Passage:
The $900 million fund is part of the Labor government's broader push to rev up the nation's economic growth and lift living standards.
Treasurer Jim Chalmers will also task the Productivity Commission with five new inquiries, including examining the implications of an ageing population.
"Making it easier for Australians to see a doctor" and "building a world-class health technology assessment framework" were flagged as goals by Dr Chalmers in his speech at an Australian Business Economists event in Sydney on Wednesday.
Jim Chalmers said the federal government was applying new thinking to the issue of productivity. (Bianca De Marchi/AAP PHOTOS)
Grattan Institute program director for economic policy Brendan Coates said the principle of paying states to make competition-boosting reforms was a good one that had worked in the past.
As part of national competition policy reforms in the 1990s and 2000s, the federal government paid states and territories close to $6 billion to undertake reforms later estimated to have boosted GDP by 2.5 per cent.
Yet the design and implementation of the new $900 million national productivity fund was key, Mr Coates told AAP.
"We can't avoid the fact that we have to reach across the Commonwealth-state divide to make these reforms, but working with the states and working out exactly what you're paying for with this fund is going to matter enormously."
Mr Coates welcomed the focus on the construction sector.
"Productivity in the construction sector has gone backwards in recent decades at the same time as productivity across the economy has risen by 50 per cent, so there's clearly a big problem here."
Committee for Economic Development of Australia senior economist Melissa Wilson said encouraging pre-fabricated and modular construction was key to faster, less wasteful and cheaper construction.
Ms Wilson cited a McKinsey study that found prefabrication could cut housing construction times by as much as 50 per cent and reduce costs by up to 20 per cent.
"To maximise the gains from modular housing will require scale and a consistent pipeline of work," she said.
The federal government is under pressure to boost the supply of housing and improve affordability, with rents soaring after the COVID-19 pandemic.
Spelling out his government's overarching approach to boosting productivity, Dr Chalmers said it would not come at the cost of higher unemployment or "by insisting Australians work longer for less".
"We're applying new thinking to the challenge, broadening our ambitions beyond the tired slogans of scorched earth industrial relations," he said.
To turn the "productivity problem" around, the federal government has embarked on a full revitalisation of the nation's suite of competition policies.
Modelling by the Productivity Commission suggests GDP could be boosted by up to $45 billion a year if all opportunities were pursued, Dr Chalmers said.

Work request 1:
Transcribe the productivity article, everything from "Grattan Institute program" down to "the construction sector.".
Work request 2:
In the productivity article, how much did the federal government pay states and territories under the national competition policy reforms of the 1990s and 2000s?
The lines after this are separate material.

Recorded data:
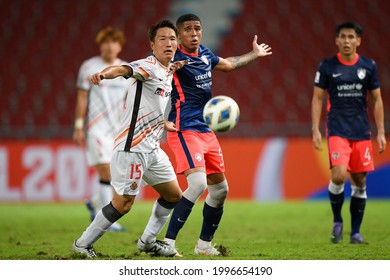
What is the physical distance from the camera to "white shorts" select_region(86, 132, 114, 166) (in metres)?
8.98

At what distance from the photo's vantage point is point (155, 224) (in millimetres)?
6219

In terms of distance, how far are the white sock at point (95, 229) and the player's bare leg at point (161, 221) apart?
459mm

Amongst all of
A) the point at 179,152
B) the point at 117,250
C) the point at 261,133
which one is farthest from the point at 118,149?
the point at 261,133

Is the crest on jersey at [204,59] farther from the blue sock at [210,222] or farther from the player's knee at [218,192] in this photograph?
the blue sock at [210,222]

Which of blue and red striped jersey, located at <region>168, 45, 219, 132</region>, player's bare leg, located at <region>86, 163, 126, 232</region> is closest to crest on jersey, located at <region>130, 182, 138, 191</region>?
blue and red striped jersey, located at <region>168, 45, 219, 132</region>

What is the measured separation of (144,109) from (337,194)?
2.74 m

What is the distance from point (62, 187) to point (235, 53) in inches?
249

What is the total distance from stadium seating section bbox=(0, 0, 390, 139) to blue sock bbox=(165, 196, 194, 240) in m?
9.83

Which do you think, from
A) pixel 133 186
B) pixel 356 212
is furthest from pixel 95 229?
pixel 356 212

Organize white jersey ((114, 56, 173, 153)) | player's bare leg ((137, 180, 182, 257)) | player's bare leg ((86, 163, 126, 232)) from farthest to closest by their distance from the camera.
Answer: player's bare leg ((86, 163, 126, 232)) → player's bare leg ((137, 180, 182, 257)) → white jersey ((114, 56, 173, 153))

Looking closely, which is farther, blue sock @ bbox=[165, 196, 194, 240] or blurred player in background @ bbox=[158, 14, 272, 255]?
blurred player in background @ bbox=[158, 14, 272, 255]

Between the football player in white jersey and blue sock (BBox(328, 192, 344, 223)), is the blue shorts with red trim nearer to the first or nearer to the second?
the football player in white jersey

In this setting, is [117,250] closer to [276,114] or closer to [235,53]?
[276,114]

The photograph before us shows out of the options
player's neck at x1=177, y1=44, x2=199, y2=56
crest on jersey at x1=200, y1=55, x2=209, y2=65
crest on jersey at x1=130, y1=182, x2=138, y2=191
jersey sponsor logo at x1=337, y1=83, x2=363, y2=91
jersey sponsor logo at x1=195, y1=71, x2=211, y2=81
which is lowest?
crest on jersey at x1=130, y1=182, x2=138, y2=191
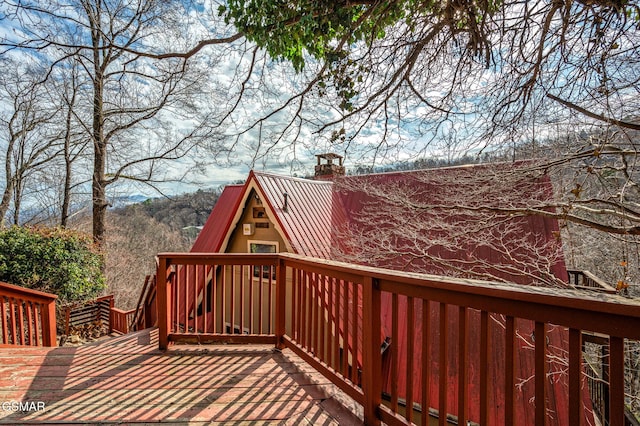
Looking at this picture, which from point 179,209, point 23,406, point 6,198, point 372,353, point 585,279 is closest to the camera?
point 372,353

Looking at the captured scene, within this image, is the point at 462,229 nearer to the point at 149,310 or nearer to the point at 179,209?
the point at 149,310

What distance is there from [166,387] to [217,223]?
24.5 ft

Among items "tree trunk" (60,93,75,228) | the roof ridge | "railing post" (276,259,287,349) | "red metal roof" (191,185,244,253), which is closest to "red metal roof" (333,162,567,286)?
the roof ridge

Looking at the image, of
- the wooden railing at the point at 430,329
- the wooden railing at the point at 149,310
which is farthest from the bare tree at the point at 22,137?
the wooden railing at the point at 430,329

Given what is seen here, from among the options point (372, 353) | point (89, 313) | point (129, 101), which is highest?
point (129, 101)

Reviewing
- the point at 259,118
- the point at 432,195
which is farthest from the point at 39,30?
the point at 432,195

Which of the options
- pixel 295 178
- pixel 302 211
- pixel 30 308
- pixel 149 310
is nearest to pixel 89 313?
pixel 149 310

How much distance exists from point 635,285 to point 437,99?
3.78 meters

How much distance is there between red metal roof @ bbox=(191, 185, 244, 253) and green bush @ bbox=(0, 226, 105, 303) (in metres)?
2.70

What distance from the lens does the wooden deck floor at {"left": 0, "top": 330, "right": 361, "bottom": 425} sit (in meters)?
2.22

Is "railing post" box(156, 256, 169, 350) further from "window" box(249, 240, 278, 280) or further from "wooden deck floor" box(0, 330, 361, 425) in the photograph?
"window" box(249, 240, 278, 280)

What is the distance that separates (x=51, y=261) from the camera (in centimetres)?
777

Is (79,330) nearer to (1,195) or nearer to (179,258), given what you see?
(1,195)

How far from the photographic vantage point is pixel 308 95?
4.07 meters
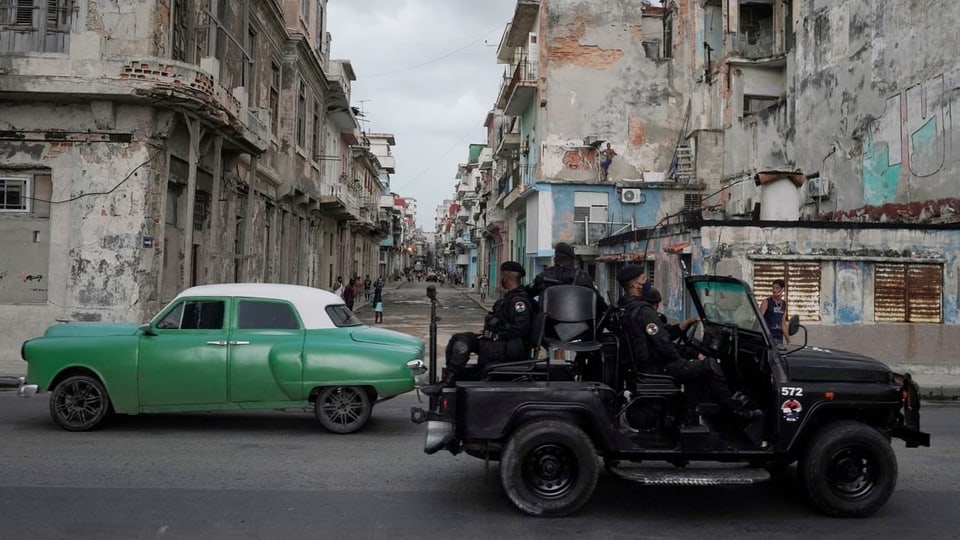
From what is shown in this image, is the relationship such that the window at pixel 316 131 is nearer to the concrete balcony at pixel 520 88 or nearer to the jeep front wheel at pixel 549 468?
the concrete balcony at pixel 520 88

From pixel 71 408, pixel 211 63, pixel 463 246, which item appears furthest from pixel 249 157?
pixel 463 246

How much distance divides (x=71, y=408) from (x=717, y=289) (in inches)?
276

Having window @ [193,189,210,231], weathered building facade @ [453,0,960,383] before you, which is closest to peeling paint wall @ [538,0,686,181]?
weathered building facade @ [453,0,960,383]

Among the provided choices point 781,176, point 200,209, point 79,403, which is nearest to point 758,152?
point 781,176

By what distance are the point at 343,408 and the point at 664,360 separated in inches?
163

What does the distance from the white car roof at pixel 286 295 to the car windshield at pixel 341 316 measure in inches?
3.3

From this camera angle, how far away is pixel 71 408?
808 cm

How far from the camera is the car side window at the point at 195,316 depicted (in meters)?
8.20

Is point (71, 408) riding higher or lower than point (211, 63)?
lower

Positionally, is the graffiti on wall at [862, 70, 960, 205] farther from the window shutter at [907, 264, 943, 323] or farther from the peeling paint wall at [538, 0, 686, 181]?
the peeling paint wall at [538, 0, 686, 181]

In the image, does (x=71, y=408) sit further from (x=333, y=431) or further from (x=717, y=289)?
(x=717, y=289)

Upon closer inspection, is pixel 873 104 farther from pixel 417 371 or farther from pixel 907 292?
pixel 417 371

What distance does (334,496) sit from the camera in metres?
5.80

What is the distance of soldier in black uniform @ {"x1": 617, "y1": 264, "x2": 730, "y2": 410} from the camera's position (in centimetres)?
550
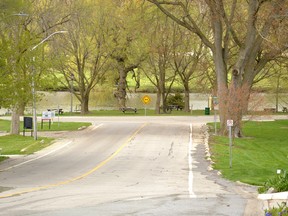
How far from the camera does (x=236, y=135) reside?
42.8m

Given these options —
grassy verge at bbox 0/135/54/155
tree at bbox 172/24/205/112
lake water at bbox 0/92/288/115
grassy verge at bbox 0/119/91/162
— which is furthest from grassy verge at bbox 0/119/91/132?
tree at bbox 172/24/205/112

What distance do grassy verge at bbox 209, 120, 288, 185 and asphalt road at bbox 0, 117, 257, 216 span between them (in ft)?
2.92

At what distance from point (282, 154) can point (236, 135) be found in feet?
26.8

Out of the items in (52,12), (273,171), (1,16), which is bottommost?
(273,171)

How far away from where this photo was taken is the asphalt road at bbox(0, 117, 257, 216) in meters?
14.8

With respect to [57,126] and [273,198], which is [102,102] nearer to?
[57,126]

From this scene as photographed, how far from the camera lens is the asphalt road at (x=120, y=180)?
14.8 metres

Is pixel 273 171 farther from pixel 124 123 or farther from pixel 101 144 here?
pixel 124 123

Task answer 1:
Grattan Institute program director for economic policy Brendan Coates said the principle of paying states to make competition-boosting reforms was a good one that had worked in the past.
As part of national competition policy reforms in the 1990s and 2000s, the federal government paid states and territories close to $6 billion to undertake reforms later estimated to have boosted GDP by 2.5 per cent.
Yet the design and implementation of the new $900 million national productivity fund was key, Mr Coates told AAP.
"We can't avoid the fact that we have to reach across the Commonwealth-state divide to make these reforms, but working with the states and working out exactly what you're paying for with this fund is going to matter enormously."
Mr Coates welcomed the focus on the construction sector.

Task answer 2:
Close to $6 billion.